Salvini: «Basta con i no e rilanciamo economia, lavoro e taglio delle tasse»

Il vicepremier e ministro dell'Interno, parla del futuro del governo con i provvedimenti da approvare e le misure per rilanciare l'economia

Salvini

Avanti purché si avanzi. È un po’ questo il senso del pensiero del vicepremier e ministro dell’Interno, Matteo Salvini, che in due interviste rilasciate ai quotidiani “Libero” e “La Verità”, evidenzia ancora una volta quale sia il suo pensiero sul futuro dell’esecutivo gialloverde: «Non capisco le preoccupazioni di Conte. Io voglio fare il ministro dell’Interno e basta. Gli altri però devono cambiare passo. In ballo non ci sono voti in più, ma il futuro dell’Italia – spiega, e aggiunge che – deve essere chiaro a tutti che io sto al governo per aiutare gli italiani.
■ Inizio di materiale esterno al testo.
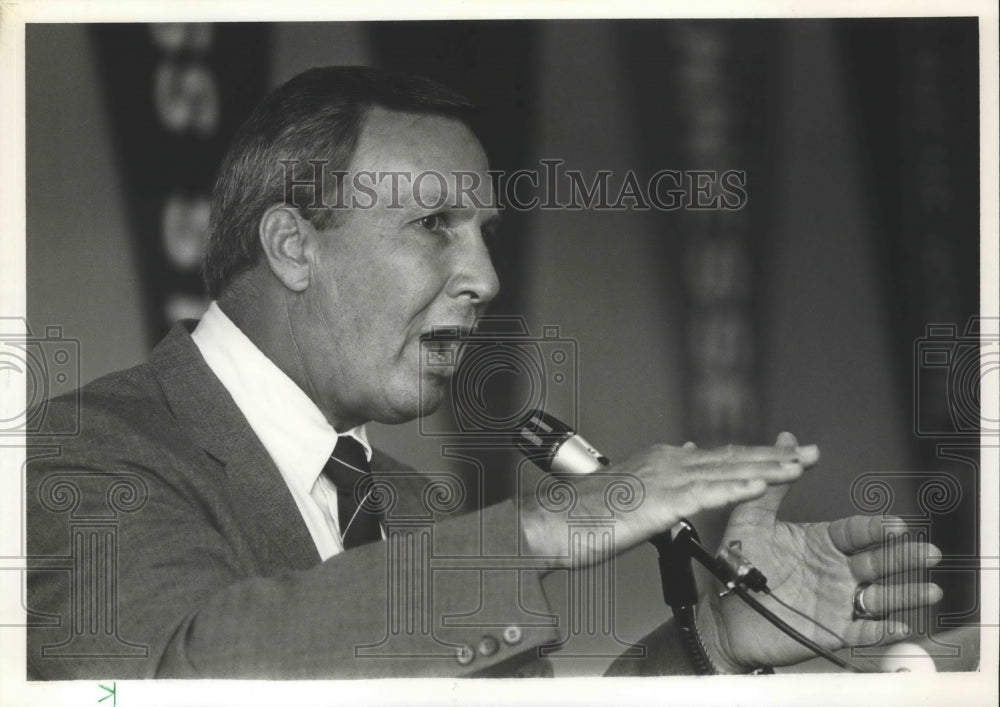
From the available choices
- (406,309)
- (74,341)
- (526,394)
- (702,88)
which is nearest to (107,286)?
(74,341)

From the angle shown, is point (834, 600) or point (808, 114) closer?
point (834, 600)

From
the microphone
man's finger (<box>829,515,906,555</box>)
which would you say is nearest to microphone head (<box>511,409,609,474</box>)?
the microphone

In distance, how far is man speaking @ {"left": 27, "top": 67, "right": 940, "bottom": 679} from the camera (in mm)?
2273

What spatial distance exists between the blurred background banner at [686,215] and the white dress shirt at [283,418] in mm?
172

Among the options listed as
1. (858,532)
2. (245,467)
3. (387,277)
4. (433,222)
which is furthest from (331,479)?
(858,532)

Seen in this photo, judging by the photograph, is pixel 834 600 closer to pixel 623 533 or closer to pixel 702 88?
pixel 623 533

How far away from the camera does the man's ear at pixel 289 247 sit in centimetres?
240

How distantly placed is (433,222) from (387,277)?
13 cm

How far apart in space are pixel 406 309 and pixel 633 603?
69 cm

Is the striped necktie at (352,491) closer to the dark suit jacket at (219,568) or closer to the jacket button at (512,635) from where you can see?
the dark suit jacket at (219,568)

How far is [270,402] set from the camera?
2379mm

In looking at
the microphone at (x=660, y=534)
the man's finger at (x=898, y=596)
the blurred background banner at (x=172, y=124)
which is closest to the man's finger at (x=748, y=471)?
the microphone at (x=660, y=534)

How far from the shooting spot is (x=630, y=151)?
2.54 meters

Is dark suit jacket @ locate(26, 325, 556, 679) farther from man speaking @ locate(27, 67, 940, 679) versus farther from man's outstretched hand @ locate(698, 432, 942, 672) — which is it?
man's outstretched hand @ locate(698, 432, 942, 672)
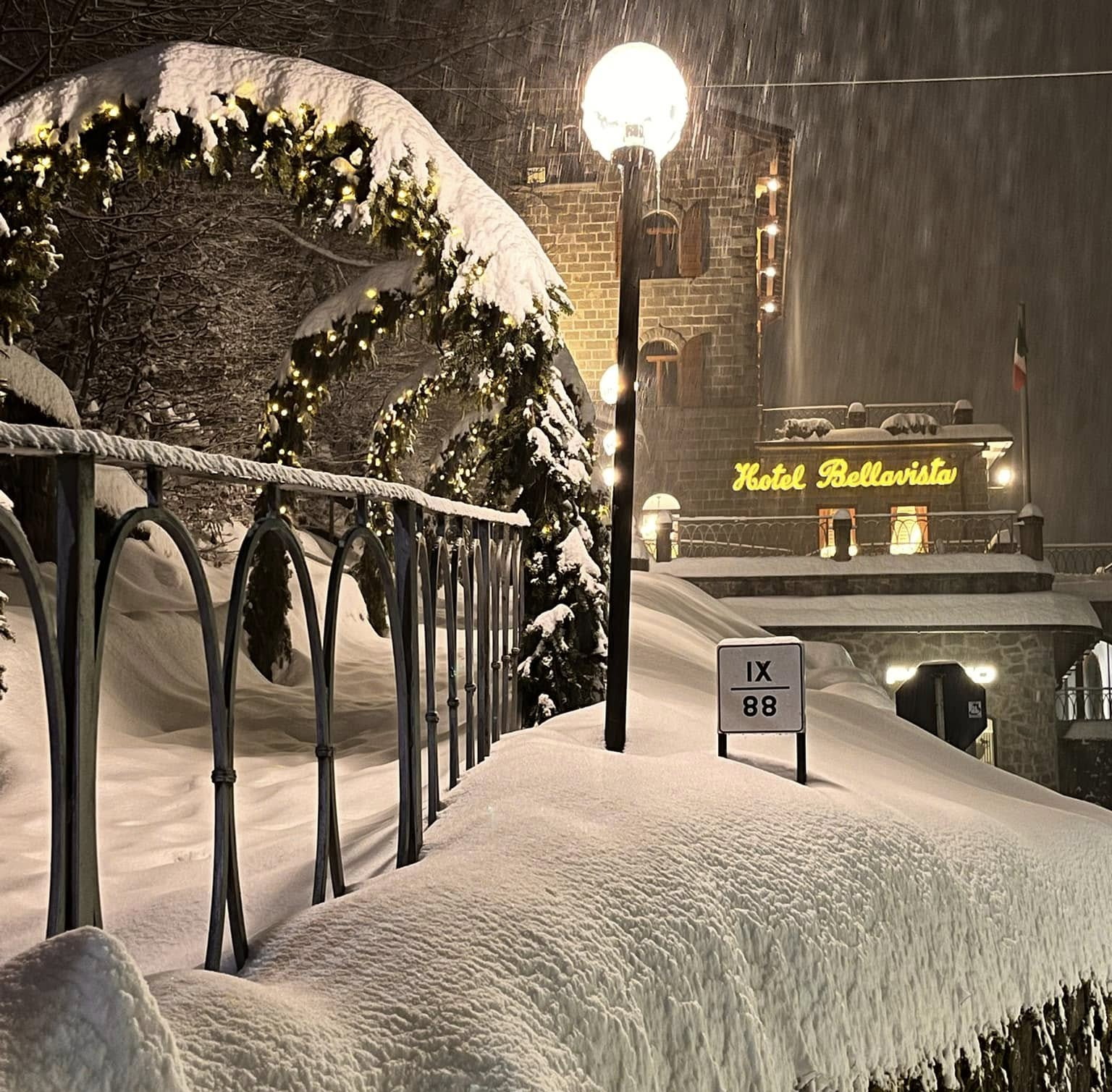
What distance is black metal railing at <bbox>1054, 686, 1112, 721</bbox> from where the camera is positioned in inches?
1061

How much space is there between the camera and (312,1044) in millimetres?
1771

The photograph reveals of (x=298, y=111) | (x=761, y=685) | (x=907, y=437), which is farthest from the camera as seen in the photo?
(x=907, y=437)

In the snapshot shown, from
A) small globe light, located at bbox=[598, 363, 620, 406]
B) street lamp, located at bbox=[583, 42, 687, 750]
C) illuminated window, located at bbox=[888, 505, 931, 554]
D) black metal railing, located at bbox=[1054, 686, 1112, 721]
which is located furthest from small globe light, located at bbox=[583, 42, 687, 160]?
illuminated window, located at bbox=[888, 505, 931, 554]

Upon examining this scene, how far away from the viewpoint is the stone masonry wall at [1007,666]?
22547 millimetres

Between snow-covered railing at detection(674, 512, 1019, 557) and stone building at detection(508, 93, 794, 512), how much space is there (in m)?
1.51

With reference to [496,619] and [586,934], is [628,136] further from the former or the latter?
[586,934]

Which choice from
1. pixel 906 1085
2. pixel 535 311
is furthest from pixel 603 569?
pixel 906 1085

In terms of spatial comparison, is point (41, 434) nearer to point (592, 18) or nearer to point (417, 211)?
point (417, 211)

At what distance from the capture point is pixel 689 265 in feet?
97.4

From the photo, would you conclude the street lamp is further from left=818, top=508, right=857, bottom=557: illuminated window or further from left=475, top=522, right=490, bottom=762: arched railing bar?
left=818, top=508, right=857, bottom=557: illuminated window

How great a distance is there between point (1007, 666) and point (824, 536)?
23.0ft

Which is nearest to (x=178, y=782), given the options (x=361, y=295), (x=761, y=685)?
(x=761, y=685)

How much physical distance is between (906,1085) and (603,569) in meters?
3.98

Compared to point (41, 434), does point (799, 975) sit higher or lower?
lower
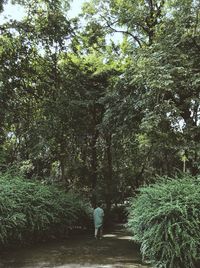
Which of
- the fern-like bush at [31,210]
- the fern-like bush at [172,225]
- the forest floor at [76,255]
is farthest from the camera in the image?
the fern-like bush at [31,210]

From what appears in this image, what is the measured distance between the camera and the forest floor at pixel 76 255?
10.5 meters

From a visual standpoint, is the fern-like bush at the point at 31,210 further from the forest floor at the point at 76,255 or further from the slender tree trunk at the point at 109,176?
the slender tree trunk at the point at 109,176

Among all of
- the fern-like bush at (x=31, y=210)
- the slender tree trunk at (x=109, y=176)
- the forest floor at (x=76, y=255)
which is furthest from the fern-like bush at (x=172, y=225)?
the slender tree trunk at (x=109, y=176)

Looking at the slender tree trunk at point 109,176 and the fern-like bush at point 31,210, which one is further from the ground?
the slender tree trunk at point 109,176

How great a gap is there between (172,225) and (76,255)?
399cm

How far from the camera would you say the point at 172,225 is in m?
9.34

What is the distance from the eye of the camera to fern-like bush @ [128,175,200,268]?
921 cm

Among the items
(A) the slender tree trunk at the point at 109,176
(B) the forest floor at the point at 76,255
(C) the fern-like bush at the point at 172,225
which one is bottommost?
(B) the forest floor at the point at 76,255

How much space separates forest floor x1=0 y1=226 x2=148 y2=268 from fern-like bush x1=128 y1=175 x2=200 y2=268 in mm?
1023

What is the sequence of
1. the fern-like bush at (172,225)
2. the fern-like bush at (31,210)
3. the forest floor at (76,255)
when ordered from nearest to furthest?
the fern-like bush at (172,225), the forest floor at (76,255), the fern-like bush at (31,210)

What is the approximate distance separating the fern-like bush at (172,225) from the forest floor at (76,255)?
1023 millimetres

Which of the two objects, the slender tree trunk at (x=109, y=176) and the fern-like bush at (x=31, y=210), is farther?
the slender tree trunk at (x=109, y=176)

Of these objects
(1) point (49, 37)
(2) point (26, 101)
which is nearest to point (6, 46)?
(1) point (49, 37)

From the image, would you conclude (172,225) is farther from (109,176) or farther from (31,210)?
(109,176)
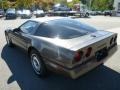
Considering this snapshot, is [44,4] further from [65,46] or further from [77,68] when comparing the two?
[77,68]

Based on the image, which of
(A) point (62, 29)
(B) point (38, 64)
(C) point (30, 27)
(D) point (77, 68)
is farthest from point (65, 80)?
(C) point (30, 27)

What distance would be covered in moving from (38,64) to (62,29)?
1018 mm

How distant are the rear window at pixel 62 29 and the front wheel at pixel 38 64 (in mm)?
500

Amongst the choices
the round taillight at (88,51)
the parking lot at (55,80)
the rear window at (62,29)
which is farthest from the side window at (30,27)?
the round taillight at (88,51)

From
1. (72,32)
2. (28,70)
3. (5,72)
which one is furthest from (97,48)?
(5,72)

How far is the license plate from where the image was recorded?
4.02 meters

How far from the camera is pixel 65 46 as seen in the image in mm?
3695

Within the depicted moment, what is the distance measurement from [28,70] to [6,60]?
46.9 inches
Se uno pensa di stare lì a vivacchiare, si sbaglia di grosso».

Rilanciare l’economia
Salvini sottolinea come, lasciandosi alle spalle i no, è possibile «rilanciare l’economia, il lavoro e tagliare le tasse». Inoltre, il leader della Lega ricorda come alle ultime elezioni europee un terzo degli italiani ha scelto il suo partito alle urne, indicando la volontà che lui faccia «in economia ciò che ha fatto per affrontare il problema dell’immigrazione incontrollata». Per questo, spiega Salvini, «se dovessi rendermi conto che nei prossimi due anni non si può muovere o cambiare nulla, ne trarrei le conseguenze. In una parola, sarebbe inaccettabile».

Salario minimo e minibot
Il vicepremier parla anche di un possibile rimpasto di governo e precisa di non voler fare una questione di nomi sui dicasteri amministrati dai 5 Stelle, ma di cose da fare: «C’è l’alta velocità, lo sblocca-cantieri sul quale abbiamo trovato un accordo soddisfacente. Tutte queste sono opere che fanno ripartire il Pil. Però alcuni ministeri che nell’ultimo periodo hanno visibilmente rallentato devono ritrovare il passo. So che i Cinquestelle stanno facendo una riflessione su questo. Attendiamo».
Infine, parlando di una delle proposte care ai pentastellati, come il salario minimo Salvini si dice pronto a discuterne, ma fa una domanda «Chi lo paga? Le imprese. E se prima non abbassi le tasse alle imprese, come fanno a sostenerlo?». Nessun problema, invece, sui minibot che in questi giorni stanno facendo molto discutere: «Erano nel contratto di governo, ma non importa. Se non convincono io non mi impunto. Chiedo però a Tria e a Conte di trovare una soluzione rapida al problema».